▸ Your goal:
Find each row below that contains the word "jacket", matching case exactly, and copy those rows in full.

▸ Listing:
◇ ◇ ◇

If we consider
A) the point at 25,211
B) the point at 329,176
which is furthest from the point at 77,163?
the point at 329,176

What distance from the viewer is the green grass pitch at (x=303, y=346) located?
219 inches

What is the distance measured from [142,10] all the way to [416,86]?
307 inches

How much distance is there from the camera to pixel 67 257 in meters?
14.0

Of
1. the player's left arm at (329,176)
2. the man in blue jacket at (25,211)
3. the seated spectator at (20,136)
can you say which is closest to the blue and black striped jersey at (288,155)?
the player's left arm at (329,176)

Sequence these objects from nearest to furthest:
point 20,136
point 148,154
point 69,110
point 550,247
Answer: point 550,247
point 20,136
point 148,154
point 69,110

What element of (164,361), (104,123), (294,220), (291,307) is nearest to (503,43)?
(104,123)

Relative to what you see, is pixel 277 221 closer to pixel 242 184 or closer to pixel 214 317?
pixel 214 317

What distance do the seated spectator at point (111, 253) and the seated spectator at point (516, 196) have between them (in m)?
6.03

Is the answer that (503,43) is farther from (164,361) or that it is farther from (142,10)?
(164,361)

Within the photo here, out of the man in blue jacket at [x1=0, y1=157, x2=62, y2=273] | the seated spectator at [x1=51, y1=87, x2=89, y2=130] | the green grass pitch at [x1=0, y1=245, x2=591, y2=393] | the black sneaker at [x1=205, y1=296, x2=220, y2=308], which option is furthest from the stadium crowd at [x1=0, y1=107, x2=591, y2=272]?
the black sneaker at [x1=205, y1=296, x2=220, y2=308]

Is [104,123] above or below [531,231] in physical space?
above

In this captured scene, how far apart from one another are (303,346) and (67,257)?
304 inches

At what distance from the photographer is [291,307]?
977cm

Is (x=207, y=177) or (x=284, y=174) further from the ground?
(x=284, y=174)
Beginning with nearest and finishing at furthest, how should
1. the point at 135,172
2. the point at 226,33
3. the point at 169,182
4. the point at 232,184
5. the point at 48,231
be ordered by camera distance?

◇ ◇ ◇

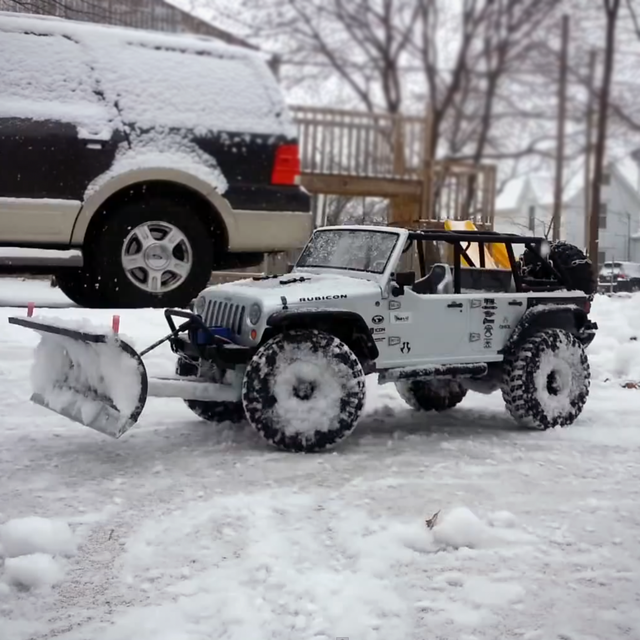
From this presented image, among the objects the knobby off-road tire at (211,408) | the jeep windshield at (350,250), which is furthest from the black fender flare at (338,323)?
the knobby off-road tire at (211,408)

◇ ◇ ◇

▸ Result of the exercise:
2. the man in blue jacket at (25,211)
Within the photo here, out of the man in blue jacket at [x1=0, y1=157, x2=62, y2=273] | the seated spectator at [x1=51, y1=87, x2=89, y2=130] | the green grass pitch at [x1=0, y1=245, x2=591, y2=393] | the black sneaker at [x1=205, y1=296, x2=220, y2=308], which option is furthest from the stadium crowd at [x1=0, y1=107, x2=591, y2=272]?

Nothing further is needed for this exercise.